**PROBLEM DESCRIPTION:** Extract each line of the listing below that contains the string "floor". Treat uppercase and lowercase as different.

+ + + + +

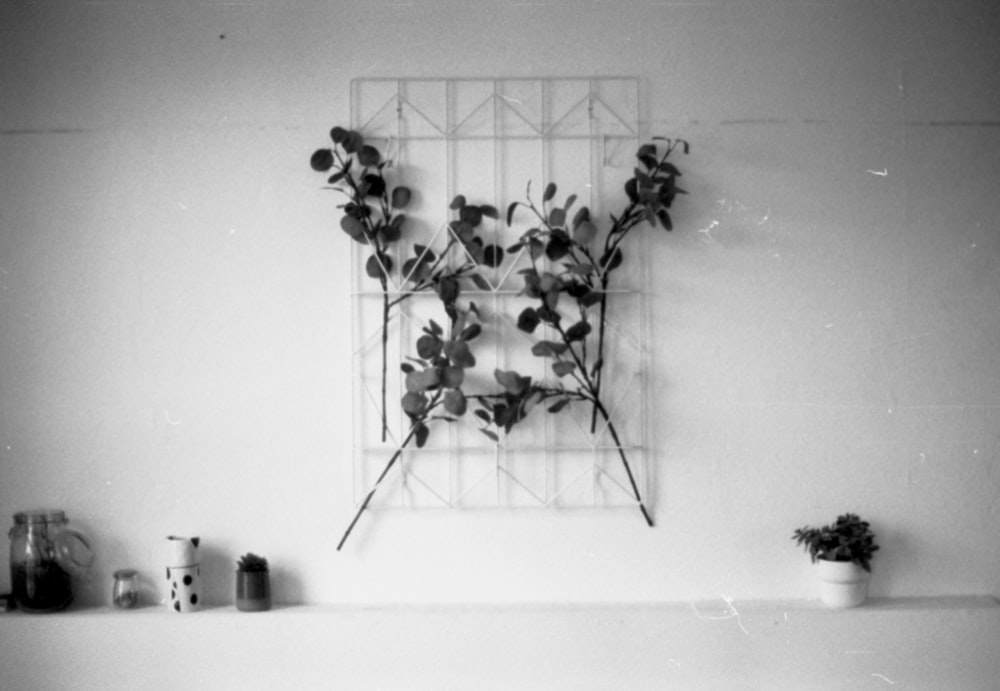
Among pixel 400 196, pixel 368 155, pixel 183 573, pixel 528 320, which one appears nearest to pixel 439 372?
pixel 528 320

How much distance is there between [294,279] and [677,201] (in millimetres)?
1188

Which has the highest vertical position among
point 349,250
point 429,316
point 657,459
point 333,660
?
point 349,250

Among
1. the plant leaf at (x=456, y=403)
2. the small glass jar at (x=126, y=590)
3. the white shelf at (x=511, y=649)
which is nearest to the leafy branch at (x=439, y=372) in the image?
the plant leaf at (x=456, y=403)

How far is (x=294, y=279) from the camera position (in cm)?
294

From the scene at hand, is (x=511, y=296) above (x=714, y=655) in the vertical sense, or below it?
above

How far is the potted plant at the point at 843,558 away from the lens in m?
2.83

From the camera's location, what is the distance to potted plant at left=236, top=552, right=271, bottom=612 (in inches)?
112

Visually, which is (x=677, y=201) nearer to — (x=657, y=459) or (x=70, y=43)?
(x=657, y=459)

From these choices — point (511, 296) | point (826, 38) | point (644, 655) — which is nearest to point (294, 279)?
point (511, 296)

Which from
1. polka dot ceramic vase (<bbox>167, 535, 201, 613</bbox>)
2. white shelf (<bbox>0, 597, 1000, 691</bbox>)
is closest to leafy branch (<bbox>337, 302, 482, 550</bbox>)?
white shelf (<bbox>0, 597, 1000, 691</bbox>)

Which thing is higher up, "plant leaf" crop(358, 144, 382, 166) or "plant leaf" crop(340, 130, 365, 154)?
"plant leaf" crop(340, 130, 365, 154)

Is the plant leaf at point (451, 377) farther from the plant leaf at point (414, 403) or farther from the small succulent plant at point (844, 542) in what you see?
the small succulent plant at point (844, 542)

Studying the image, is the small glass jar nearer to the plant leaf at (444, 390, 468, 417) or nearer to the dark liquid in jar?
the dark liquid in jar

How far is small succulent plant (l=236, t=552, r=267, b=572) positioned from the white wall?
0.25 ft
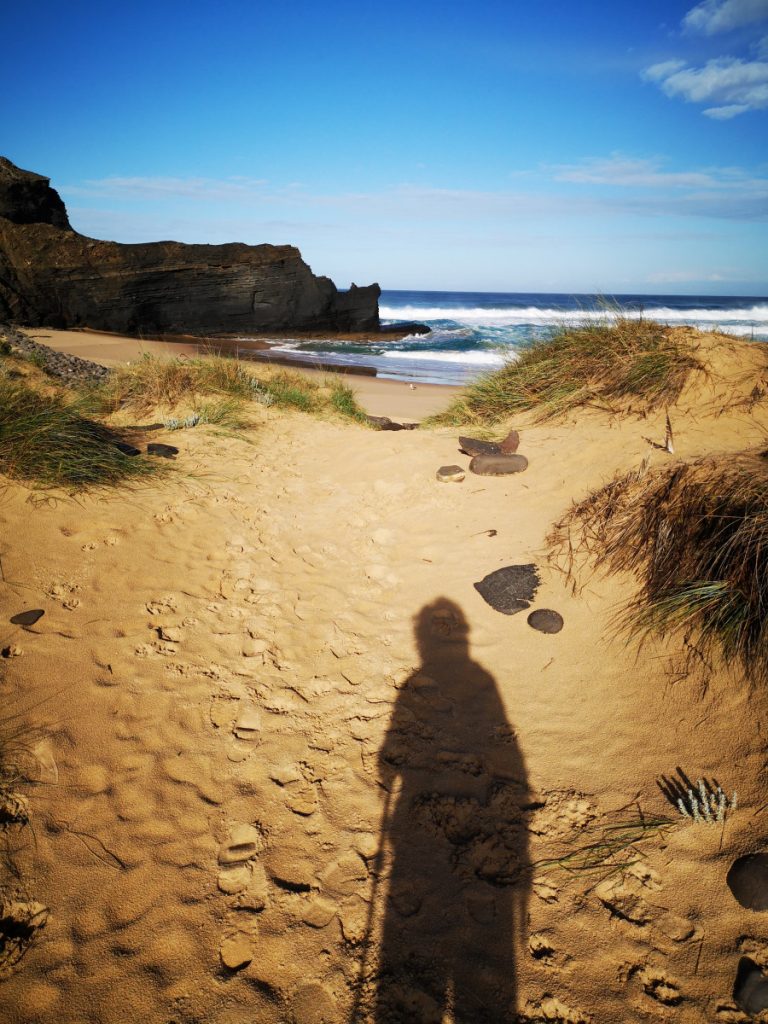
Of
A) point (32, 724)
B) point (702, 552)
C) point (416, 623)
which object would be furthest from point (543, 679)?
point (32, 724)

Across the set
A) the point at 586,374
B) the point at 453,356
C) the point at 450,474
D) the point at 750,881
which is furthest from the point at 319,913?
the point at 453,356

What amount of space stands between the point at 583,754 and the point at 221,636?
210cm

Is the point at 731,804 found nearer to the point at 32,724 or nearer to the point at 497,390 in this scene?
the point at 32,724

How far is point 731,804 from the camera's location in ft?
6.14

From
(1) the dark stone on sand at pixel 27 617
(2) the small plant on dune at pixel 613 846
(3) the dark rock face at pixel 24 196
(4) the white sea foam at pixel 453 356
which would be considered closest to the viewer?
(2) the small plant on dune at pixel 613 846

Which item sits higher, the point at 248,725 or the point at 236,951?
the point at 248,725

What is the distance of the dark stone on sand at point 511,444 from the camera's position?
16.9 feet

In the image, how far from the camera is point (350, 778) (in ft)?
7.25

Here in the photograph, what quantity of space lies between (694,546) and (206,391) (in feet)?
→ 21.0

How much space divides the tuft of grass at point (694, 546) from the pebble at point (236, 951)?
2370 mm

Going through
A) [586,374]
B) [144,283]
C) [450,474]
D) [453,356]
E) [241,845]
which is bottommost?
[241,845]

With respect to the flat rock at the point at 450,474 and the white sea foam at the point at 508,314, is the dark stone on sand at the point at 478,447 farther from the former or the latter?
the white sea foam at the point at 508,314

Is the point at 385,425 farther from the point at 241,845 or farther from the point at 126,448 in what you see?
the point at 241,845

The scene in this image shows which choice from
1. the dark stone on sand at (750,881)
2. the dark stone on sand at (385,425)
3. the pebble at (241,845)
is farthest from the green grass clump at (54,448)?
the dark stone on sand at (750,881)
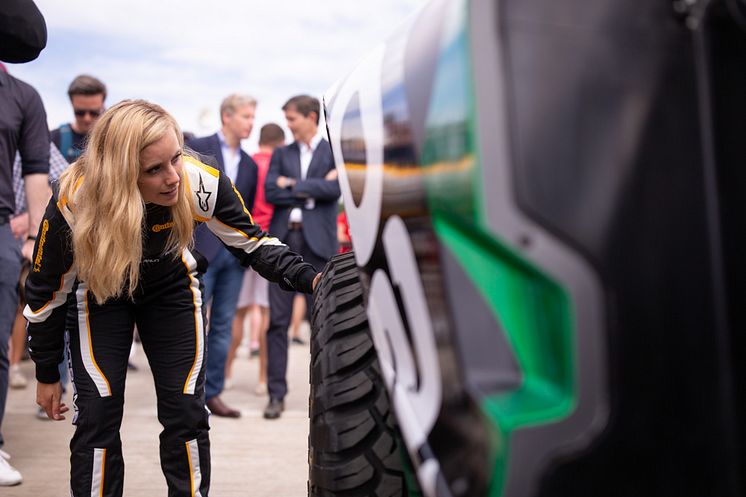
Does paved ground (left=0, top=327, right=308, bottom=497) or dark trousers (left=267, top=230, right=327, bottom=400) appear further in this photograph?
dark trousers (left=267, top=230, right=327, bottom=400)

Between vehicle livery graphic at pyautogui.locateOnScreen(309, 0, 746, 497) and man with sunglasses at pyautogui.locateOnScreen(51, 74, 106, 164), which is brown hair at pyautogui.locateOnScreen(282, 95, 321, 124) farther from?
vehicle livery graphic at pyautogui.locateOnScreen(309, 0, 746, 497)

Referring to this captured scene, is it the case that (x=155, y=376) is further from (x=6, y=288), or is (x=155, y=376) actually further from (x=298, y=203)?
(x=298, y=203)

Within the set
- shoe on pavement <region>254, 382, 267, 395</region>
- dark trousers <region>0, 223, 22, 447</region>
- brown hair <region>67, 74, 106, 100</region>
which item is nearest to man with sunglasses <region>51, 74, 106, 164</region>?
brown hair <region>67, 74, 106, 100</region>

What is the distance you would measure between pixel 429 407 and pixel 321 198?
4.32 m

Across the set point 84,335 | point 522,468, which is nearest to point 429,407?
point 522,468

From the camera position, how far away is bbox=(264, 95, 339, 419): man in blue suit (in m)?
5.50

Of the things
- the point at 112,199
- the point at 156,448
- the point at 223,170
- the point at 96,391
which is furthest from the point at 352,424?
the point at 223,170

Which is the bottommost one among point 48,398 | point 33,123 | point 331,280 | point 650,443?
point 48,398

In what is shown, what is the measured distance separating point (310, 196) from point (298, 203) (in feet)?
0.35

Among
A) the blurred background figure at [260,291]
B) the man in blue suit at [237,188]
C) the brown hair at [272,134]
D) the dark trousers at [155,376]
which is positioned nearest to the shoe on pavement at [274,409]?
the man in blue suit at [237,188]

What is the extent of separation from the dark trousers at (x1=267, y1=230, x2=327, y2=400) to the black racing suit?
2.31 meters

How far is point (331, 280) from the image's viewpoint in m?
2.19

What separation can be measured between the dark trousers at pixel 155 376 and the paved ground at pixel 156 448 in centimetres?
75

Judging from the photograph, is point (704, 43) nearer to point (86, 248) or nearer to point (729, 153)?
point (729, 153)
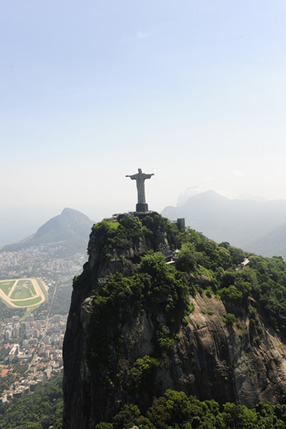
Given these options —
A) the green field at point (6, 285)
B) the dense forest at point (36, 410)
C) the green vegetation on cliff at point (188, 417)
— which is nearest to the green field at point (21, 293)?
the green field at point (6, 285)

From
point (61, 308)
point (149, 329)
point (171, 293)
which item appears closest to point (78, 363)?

+ + + + +

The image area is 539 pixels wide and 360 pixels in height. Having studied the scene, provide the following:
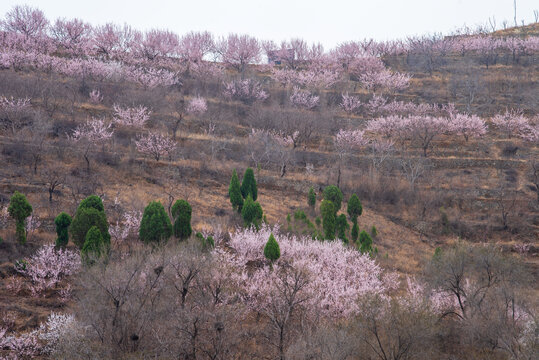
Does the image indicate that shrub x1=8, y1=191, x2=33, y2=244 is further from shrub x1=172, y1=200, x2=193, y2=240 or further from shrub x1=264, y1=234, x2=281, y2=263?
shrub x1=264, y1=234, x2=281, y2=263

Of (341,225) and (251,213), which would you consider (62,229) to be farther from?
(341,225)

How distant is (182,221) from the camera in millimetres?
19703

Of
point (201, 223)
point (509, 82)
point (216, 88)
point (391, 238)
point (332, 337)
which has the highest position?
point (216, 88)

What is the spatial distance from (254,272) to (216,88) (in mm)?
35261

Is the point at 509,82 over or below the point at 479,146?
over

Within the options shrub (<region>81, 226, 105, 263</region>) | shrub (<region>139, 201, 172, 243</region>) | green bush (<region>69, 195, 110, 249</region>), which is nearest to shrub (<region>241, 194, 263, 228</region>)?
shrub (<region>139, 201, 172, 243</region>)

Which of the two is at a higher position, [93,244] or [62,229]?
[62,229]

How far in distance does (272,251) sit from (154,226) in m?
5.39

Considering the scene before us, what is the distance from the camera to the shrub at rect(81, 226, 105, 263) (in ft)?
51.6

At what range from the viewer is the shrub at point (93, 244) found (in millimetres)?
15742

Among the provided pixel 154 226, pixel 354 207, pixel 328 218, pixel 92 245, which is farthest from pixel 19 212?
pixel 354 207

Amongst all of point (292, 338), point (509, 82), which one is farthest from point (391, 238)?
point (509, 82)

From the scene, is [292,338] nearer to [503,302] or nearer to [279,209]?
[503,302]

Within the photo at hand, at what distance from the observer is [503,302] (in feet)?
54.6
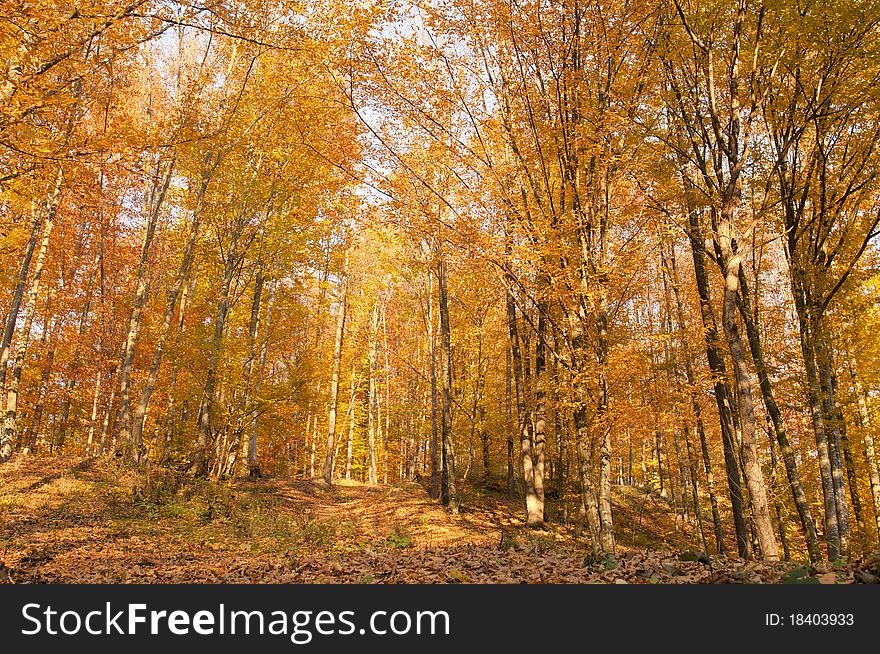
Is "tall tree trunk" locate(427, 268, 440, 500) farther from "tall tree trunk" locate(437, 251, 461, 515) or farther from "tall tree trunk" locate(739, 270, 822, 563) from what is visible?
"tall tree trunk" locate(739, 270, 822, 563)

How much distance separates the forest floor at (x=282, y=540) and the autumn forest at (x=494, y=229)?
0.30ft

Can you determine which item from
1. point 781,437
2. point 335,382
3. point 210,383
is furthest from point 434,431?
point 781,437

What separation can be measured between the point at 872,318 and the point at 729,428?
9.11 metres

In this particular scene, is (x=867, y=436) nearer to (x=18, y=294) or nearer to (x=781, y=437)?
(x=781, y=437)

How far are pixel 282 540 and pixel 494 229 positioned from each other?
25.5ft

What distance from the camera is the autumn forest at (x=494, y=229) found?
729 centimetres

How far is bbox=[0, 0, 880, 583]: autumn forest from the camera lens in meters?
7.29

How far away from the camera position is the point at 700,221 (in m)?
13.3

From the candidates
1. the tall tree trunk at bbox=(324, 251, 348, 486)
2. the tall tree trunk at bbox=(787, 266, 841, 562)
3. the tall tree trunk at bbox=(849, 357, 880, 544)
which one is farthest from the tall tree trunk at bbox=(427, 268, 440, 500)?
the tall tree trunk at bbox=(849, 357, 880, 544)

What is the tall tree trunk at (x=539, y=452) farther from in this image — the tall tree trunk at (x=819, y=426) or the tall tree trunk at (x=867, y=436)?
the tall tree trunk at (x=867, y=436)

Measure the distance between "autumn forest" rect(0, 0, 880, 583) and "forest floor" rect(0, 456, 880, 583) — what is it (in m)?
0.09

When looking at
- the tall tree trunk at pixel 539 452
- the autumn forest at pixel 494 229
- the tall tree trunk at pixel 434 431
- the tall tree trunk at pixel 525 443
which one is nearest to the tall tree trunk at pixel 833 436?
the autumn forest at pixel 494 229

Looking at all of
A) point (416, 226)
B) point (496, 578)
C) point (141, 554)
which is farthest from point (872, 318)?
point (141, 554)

+ + + + +

**RESPONSE TO THIS TASK:**
How much distance separates the forest floor at (x=282, y=540) and the autumn forest at (x=494, y=229)?
Measure the distance between "autumn forest" rect(0, 0, 880, 583) and "forest floor" rect(0, 456, 880, 583) — what is it (in m)?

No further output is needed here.